Hal tersebut disampaikan Cak Imin dalam pidato politiknya pada peringatan Harlah PKB ke-28 yang digelar di JCC Senayan, Jakarta, Kamis (23/7/2026).
Di hadapan Presiden RI Prabowo Subianto dan para kiai, Cak Imin menjelaskan bahwa tema besar ulang tahun PKB kali ini merujuk pada amanat konstitusi yang diselaraskan dengan visi kepemimpinan nasional saat ini.
"Tema ulang tahun PKB yang ke-28 kali ini adalah 'Arah Baru Amanat Ekonomi Konstitusi'. Dan tema ini dipersingkat dengan satu kata: 'Prabowonomics'," ujar Cak Imin.
Ia menegaskan, bahwa langkah ini merupakan bentuk kesungguhan PKB untuk terus mengawal kemandirian bangsa di tengah ketidakpastian global.

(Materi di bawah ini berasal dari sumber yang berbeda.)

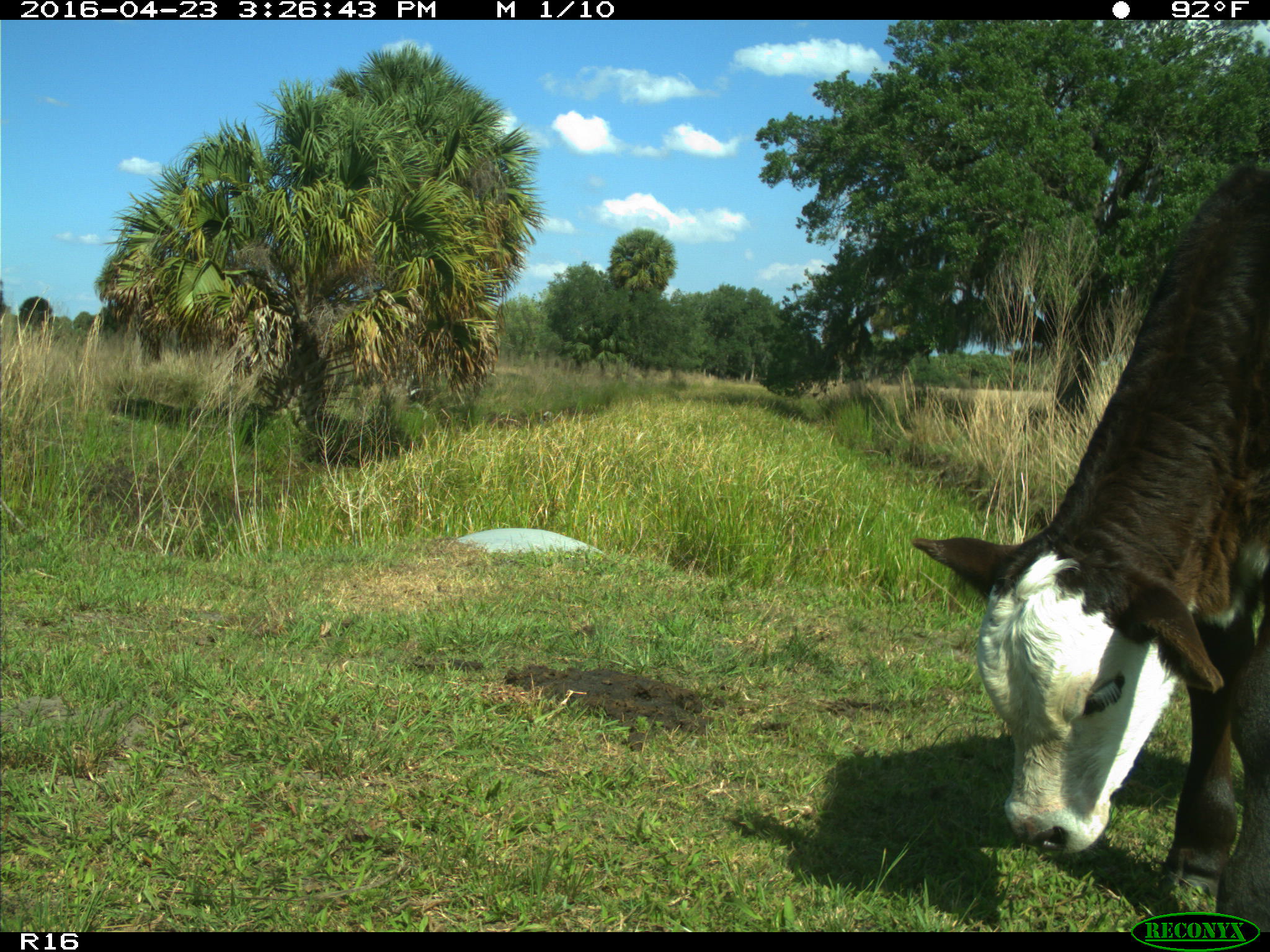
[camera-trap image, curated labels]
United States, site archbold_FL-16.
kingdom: Animalia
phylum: Chordata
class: Mammalia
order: Artiodactyla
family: Bovidae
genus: Bos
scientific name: Bos taurus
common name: domestic cow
Bos taurus (domestic cow).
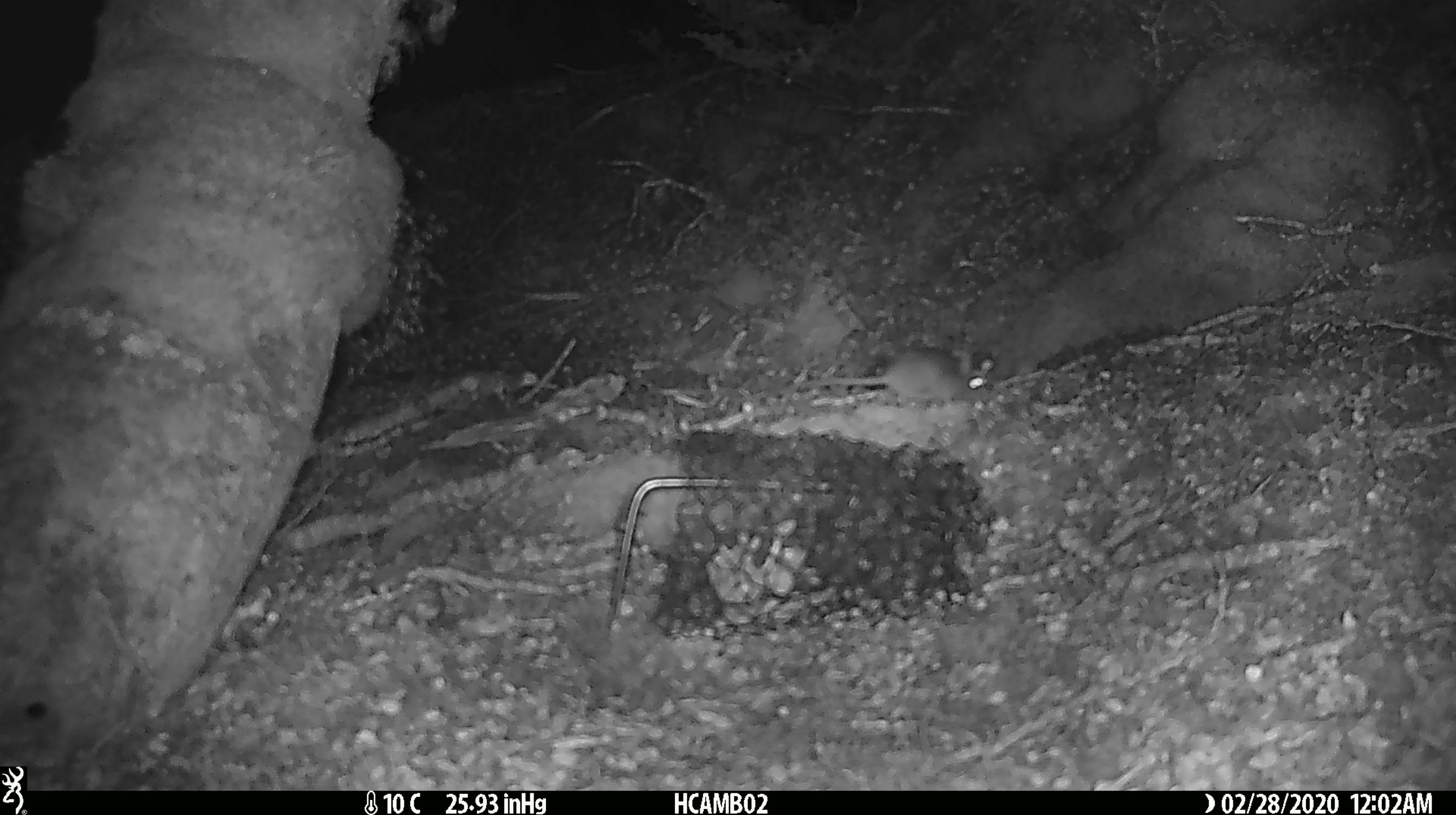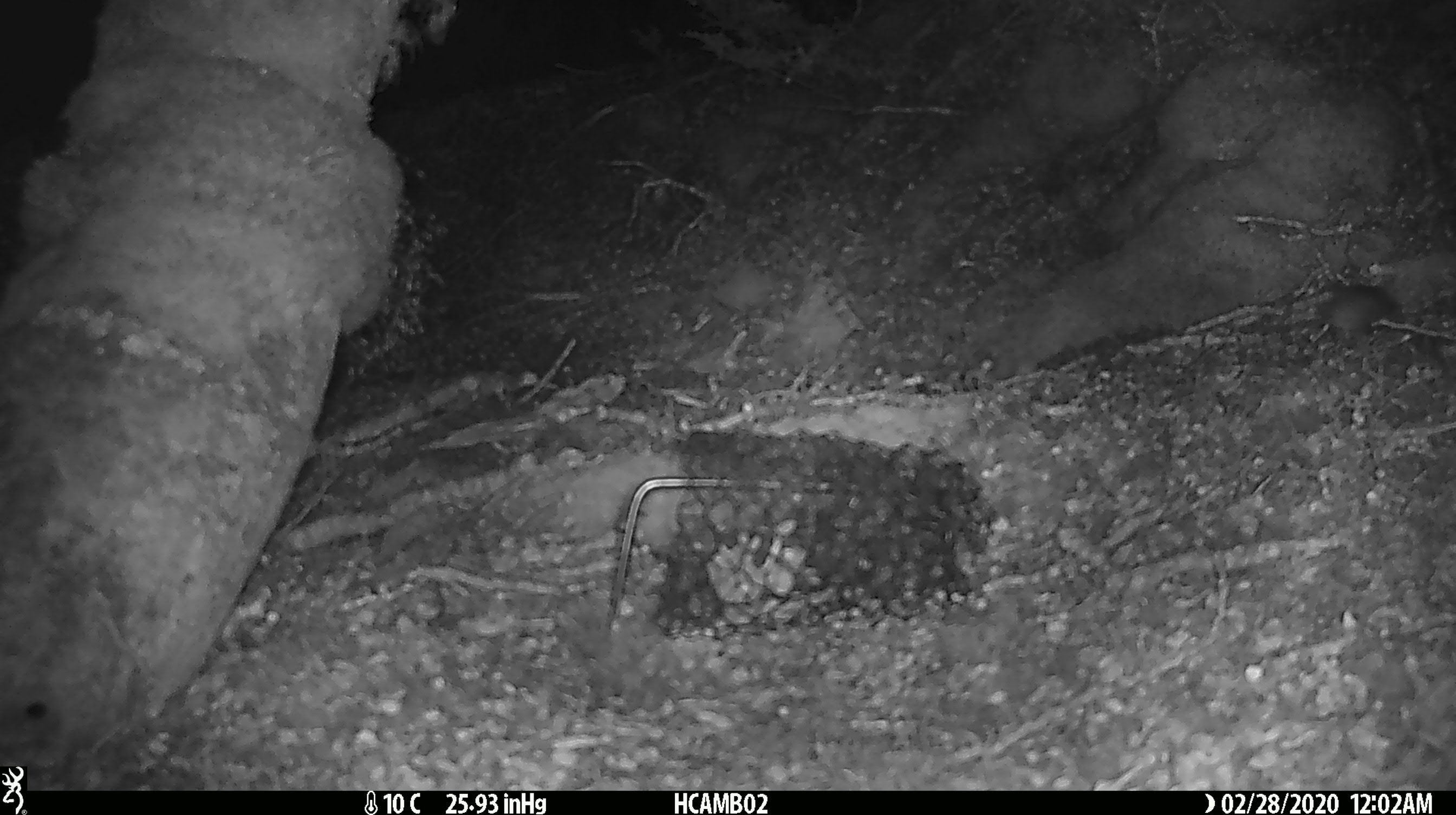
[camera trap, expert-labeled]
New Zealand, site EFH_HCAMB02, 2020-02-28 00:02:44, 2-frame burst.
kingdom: Animalia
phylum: Chordata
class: Mammalia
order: Rodentia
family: Muridae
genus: Mus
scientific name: Mus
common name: mouse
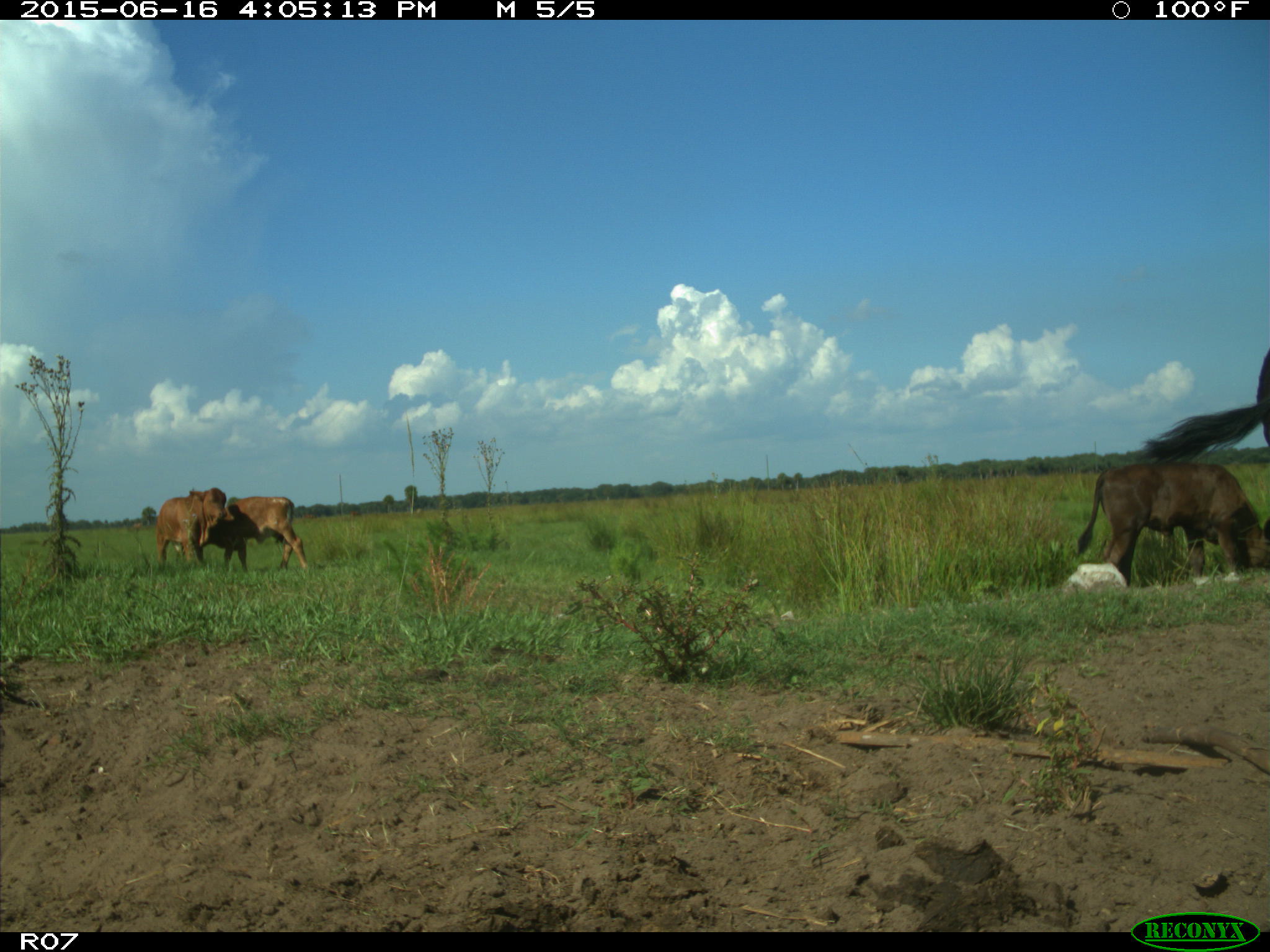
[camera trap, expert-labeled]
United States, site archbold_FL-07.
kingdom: Animalia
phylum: Chordata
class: Mammalia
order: Artiodactyla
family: Bovidae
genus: Bos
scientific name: Bos taurus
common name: domestic cow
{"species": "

"Tema ini sebagai rasa syukur dan kesungguhan PKB untuk terus bersama-sama membawa arah baru ekonomi nasional, untuk terus menjadi kekuatan bangsa yang mandiri dan kokoh berdasarkan kekuatan sendiri. Dan kami semua PKB terinspirasi dengan semangat dan kesungguhan Bapak Presiden untuk terus mengawal arah baru ekonomi di tengah berbagai tantangan yang tidak mudah, baik gio-ekonomi (geo-ekonomi) maupun gio-politik (geopolitik)," lanjutnya.
Cak Imin juga menyinggung pentingnya Pasal 33 Undang-Undang Dasar 1945 sebagai fondasi utama kesejahteraan rakyat. Ia mengutip pesan yang sering disampaikan Presiden terkait penguatan hak ekonomi masyarakat.
"Para kiai, para ulama, kami sering mendengar Bapak Presiden menyampaikan: 'Sebelum tidur ingat Pasal 33 Undang-Undang Dasar 45, bangun tidur ingat Pasal 33 Undang-Undang Dasar 1945.' Ini sama dengan harapan dan komitmen PKB bahwa tujuan utama kita bernegara tidak lain adalah mengembalikan hak-hak ekonomi rakyat untuk bisa terwujud kesejahteraan secepat-cepatnya," tegas Cak Imin.
Lebih lanjut, Cak Imin mengungkapkan bahwa komitmen PKB ini sejalan dengan hasil Ijtima Ulama yang menginginkan kedaulatan ekonomi penuh. Ia memberikan catatan kritis terhadap kondisi ekonomi Indonesia selama dua dekade terakhir yang dinilai terlalu bergantung pada pasar global.
"PKB berkomitmen, apa yang disampaikan oleh para kiai dalam Ijtima Ulama tadi amat sangat tegas bahwa apa yang dipimpin oleh Bapak Presiden untuk mewujudkan kemandirian bangsa melalui arah baru ekonomi ini adalah impian lama di mana tidak kurang dari 25 tahun terakhir kita telah menyerahkan diri dengan berbagai perkembangan global sehingga bahkan kita secara tidak sadar telah abaikan menata dan mengelola kekuatan kita sendiri," paparnya.
Cak Imin mengingatkan agar kekayaan alam Indonesia dikelola secara berdaulat oleh bangsa sendiri tanpa harus terdikte oleh pihak luar.
"Ketergantungan kita di pasar global bahkan sampai pada level di mana kita lupa bahwa kekayaan alam yang begitu kaya raya belum sepenuhnya terjaga dengan baik oleh tangan-tangan kita sendiri," pungkasnya.